SOURCE DATA:

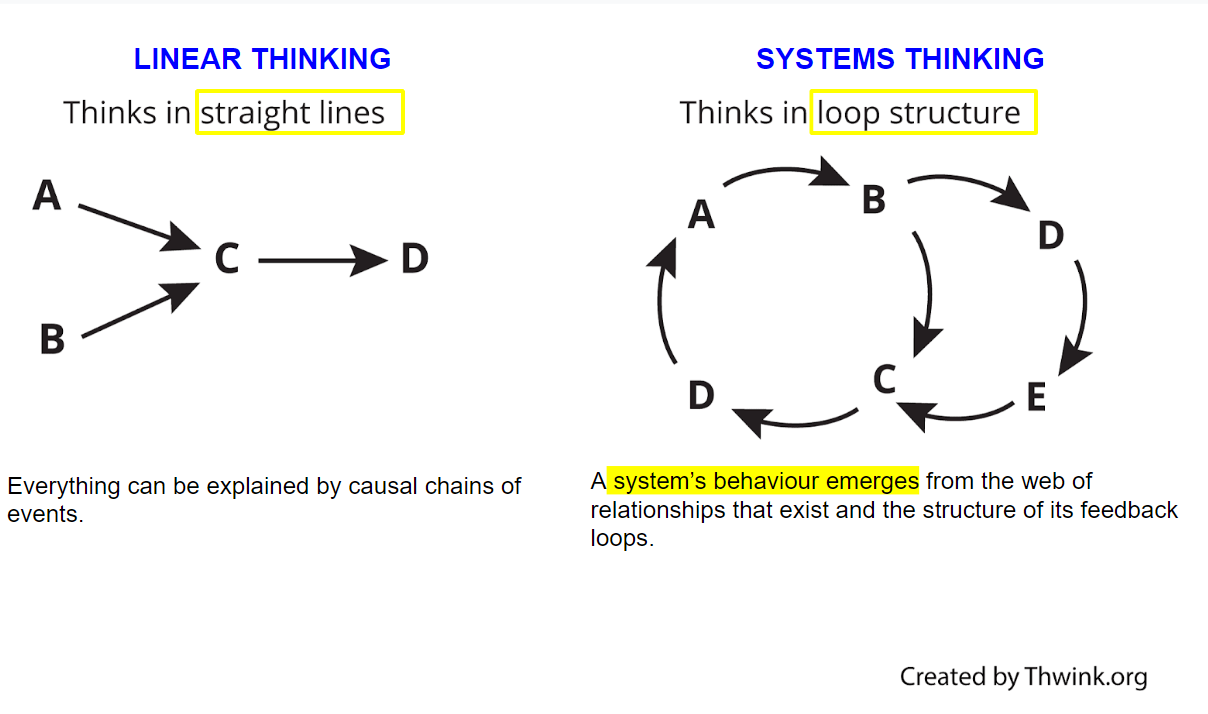 Linear Thinking and systems thinking
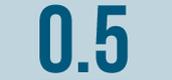 Decimal Grades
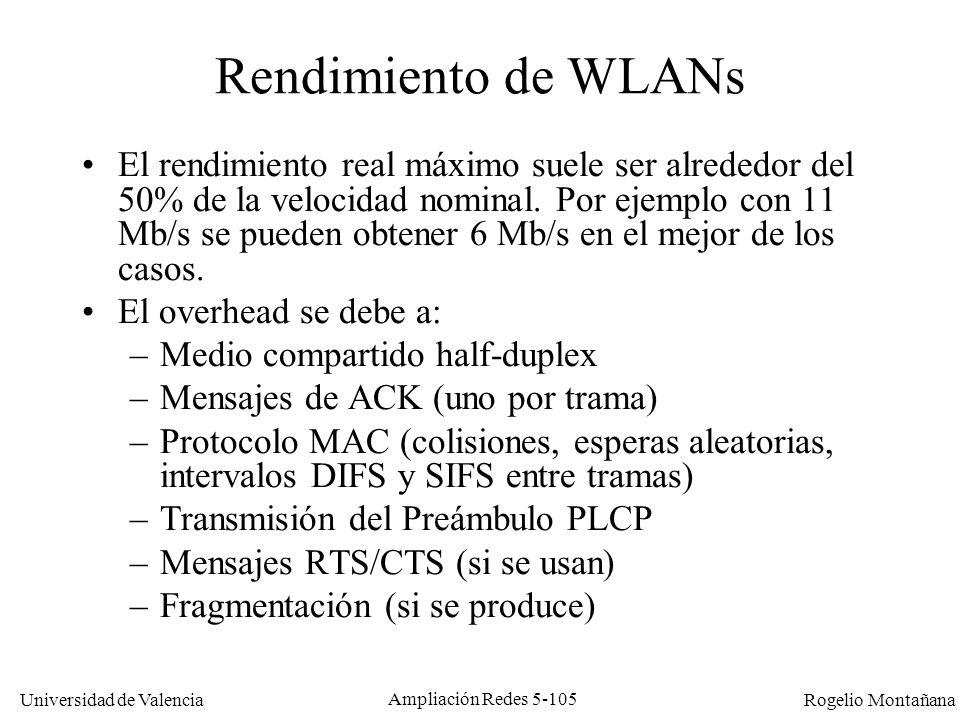 Universidad de Valencia Rogelio Montañana Ampliación Redes 5-105 Rendimiento de WLANs El rendimiento real máximo suele ser alrededor del 50% de la vel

TASK PROMPT: Leaving the pictures out, give back each line above exactly.

TASK OUTPUT:
 Linear Thinking and systems thinking
 Decimal Grades
 Universidad de Valencia Rogelio Montañana Ampliación Redes 5-105 Rendimiento de WLANs El rendimiento real máximo suele ser alrededor del 50% de la vel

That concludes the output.